Joaquin Phoenix, left, as Joe Cross and Pedro Pascal as...

Joaquin Phoenix, left, as Joe Cross and Pedro Pascal as Ted Garcia in  "Eddington," written and directed by Ari Aster. Credit: A24 Films

PLOT During the pandemic, a feud between small-town officials spirals out of control.

CAST Joaquin Phoenix, Emma Stone, Pedro Pascal

RATED R (brief but extreme bloodshed)

LENGTH 2:28

WHERE Area theaters

BOTTOM LINE An inventive satire about an infuriating cultural moment.

Would you like to revisit the COVID-19 pandemic? I didn’t think so. If you’re like me, any work of fiction set in that wretched era — be it a movie, series, novel or play — is thoroughly unwelcome. Who wants to reengage with soul-crushing boredom, chronic fear and one of the most hateful political climates in living memory?

I’m stunned, then, to be recommending Ari Aster’s "Eddington," which sucks us right back into 2020. Aster is an artful horror-filmmaker known for his back-to-back traumatizers "Hereditary" (2018) and "Midsommar" (2019), but this is something else entirely: a satirical neo-Western with several helpings of gore. It’s nothing if not original. If you’ve got a taste for the absurd and a strong stomach, "Eddington" might be the first film about the deeply unfunny pandemic that will make you laugh out loud.

Joaquin Phoenix plays Joe Cross, the bumbling but stubbornly maskless sheriff of little Eddington, New Mexico (the filmmaker’s home state). It has become the kind of place where a supermarket clerk can deny entry to an unmasked old man and get a storewide round of applause. Appalled, Joe runs for mayor against Ted Garcia (Pedro Pascal), the town’s virtue-signaler-in-chief. But there’s a personal feud here, too, involving Joe’s wife, Louise, an emotionally unstable artist played by an eerily impassive Emma Stone.

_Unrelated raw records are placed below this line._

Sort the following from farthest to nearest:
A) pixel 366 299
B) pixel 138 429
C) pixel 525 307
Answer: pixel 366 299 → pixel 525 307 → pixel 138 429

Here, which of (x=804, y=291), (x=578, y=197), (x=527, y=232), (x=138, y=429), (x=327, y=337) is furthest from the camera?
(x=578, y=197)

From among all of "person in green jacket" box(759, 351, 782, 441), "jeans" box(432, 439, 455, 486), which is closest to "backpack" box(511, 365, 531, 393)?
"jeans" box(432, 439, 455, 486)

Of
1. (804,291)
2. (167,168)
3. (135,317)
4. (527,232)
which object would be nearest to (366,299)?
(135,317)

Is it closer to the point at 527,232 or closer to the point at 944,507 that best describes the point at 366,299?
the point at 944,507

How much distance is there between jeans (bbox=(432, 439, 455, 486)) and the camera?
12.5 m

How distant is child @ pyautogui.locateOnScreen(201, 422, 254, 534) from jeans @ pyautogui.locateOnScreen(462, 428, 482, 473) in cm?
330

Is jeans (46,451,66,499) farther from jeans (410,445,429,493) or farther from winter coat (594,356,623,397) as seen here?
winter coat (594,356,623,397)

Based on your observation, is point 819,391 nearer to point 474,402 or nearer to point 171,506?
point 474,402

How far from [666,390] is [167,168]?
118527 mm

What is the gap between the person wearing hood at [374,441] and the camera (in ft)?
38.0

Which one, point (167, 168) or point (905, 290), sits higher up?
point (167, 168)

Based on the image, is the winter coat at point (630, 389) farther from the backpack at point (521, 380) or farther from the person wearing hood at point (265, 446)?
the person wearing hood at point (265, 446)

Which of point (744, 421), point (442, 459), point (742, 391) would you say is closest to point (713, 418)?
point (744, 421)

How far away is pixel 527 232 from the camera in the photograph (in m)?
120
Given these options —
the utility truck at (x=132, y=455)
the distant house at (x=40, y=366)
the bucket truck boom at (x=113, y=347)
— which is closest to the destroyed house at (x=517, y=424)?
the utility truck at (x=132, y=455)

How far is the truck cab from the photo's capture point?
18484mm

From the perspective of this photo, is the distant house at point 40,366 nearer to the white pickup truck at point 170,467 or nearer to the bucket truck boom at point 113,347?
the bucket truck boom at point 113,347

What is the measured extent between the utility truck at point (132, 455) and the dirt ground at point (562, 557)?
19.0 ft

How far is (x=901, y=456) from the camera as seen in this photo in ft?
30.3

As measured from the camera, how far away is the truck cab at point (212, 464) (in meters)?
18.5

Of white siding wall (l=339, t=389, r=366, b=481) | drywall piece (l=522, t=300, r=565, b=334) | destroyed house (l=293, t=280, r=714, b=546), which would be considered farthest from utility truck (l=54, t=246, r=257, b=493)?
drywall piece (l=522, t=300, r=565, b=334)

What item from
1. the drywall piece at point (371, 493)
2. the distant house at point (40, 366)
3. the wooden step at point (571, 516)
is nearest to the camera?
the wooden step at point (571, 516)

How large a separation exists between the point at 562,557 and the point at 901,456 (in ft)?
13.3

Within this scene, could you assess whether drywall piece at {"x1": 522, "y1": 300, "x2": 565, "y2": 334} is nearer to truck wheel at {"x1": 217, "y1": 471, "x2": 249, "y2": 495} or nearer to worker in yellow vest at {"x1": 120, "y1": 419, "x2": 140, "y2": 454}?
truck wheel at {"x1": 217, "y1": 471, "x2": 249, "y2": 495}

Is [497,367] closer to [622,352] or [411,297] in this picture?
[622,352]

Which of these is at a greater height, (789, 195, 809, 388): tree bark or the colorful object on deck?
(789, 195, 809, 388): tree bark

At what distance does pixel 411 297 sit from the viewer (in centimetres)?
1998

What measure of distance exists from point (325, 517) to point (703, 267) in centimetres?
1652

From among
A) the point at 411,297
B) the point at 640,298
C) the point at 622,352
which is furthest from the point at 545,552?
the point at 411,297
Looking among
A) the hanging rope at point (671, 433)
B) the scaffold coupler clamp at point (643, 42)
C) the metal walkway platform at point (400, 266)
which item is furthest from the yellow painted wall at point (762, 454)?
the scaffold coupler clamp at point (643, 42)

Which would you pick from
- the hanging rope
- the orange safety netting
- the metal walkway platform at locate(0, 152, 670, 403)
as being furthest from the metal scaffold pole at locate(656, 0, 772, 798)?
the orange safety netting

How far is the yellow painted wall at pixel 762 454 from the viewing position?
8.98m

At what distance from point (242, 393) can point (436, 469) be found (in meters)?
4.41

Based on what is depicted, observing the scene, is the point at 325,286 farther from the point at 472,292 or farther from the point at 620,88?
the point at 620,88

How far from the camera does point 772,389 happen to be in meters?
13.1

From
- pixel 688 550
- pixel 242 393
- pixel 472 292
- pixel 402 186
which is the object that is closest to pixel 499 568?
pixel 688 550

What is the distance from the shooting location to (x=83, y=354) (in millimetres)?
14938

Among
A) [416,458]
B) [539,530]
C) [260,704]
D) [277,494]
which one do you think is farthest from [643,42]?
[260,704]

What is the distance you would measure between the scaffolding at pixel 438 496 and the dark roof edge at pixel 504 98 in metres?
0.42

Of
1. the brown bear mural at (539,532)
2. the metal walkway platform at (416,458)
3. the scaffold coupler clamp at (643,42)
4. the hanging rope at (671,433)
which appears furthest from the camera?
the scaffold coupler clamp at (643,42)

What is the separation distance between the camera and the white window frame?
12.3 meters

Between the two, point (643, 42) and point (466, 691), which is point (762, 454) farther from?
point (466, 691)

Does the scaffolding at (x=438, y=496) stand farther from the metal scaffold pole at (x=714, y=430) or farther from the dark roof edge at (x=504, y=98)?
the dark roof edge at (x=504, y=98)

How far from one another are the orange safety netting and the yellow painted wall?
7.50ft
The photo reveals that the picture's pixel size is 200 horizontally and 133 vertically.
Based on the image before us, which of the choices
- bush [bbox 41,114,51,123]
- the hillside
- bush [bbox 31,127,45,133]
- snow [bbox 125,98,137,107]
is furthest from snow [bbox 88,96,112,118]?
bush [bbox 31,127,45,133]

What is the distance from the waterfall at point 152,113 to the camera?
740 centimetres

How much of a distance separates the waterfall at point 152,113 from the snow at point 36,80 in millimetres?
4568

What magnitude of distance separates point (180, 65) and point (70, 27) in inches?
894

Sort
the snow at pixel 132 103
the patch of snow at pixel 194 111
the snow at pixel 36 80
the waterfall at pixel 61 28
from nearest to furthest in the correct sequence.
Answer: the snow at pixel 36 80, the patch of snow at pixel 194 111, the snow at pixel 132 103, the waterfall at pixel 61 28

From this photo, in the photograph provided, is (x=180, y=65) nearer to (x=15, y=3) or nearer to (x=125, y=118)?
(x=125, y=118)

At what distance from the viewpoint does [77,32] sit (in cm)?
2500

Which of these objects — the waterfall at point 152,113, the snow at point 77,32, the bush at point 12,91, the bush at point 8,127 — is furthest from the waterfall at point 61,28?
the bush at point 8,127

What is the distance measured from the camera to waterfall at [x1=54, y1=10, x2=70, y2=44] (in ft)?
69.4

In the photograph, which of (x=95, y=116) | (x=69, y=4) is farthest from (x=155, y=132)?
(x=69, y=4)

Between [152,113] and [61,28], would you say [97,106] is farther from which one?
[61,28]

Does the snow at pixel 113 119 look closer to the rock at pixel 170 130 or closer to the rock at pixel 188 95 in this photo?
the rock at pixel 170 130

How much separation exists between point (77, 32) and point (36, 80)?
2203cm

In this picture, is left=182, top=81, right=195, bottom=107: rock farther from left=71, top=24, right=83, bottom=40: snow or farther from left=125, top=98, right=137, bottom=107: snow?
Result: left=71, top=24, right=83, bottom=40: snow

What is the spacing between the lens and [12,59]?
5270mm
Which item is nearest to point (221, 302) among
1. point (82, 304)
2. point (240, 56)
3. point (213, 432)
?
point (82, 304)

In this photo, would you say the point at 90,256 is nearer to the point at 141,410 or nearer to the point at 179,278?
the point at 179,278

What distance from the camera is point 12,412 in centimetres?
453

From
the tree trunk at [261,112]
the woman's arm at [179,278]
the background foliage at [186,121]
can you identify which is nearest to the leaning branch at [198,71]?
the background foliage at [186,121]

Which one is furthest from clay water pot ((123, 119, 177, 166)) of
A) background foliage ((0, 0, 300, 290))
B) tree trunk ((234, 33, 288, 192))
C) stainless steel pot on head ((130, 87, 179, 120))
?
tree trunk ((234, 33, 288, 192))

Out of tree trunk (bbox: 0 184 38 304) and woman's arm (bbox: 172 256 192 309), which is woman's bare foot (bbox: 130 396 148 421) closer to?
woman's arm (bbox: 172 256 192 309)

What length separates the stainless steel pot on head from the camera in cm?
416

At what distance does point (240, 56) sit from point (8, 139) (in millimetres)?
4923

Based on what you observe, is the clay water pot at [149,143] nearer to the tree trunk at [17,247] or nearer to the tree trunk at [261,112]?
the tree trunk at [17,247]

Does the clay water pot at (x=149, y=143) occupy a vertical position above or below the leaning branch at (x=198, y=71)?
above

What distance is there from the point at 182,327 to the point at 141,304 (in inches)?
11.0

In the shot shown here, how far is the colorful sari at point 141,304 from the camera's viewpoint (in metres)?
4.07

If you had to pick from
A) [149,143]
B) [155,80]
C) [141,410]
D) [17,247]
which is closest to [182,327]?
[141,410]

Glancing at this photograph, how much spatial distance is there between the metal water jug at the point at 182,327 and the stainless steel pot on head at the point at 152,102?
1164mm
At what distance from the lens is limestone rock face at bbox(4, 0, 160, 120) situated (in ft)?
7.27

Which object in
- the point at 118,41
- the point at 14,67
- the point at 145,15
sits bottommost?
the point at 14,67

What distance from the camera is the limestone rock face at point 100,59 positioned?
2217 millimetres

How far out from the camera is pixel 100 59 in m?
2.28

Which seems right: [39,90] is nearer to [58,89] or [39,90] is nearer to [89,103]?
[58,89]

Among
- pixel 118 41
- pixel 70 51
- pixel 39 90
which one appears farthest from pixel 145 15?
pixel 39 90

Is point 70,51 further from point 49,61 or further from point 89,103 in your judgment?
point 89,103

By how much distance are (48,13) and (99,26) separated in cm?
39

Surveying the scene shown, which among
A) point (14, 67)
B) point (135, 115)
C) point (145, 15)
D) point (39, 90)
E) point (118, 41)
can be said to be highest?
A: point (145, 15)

As if that weren’t enough, here comes the Black Lives Matter movement, led by a rhetoric-shrieking high schooler named Sarah (Amélie Hoeferle). She’s joined by Brian (Cameron Mann), a lovesick drip who’ll adopt any pose to impress her. Naturally, they’re both white, and so ashamed of it their eyes fill with tears. Joe can barely stand to listen to them. "You can always tell when someone’s learned something new in social studies," he mutters.

"Eddington" is filled with so many fun-house distortions of familiar types (uh-oh, is that you?) that it gradually loses control of its narrative. Austin Butler even shows up as a charismatic cult leader named Vernon Jefferson Peak, an amusing if needless addition. Undaunted, Aster throws in a heinous act by Joe, a shockingly well-funded Antifa (the theories are true!) and a nod to vigilantism (think "Taxi Driver," but with social media), and ends up painting a pretty good picture of an America gone insane. Whatever side of the political fence you’re on, "Eddington" should keep you entertained right up to its blood-soaked, irony-drenched end.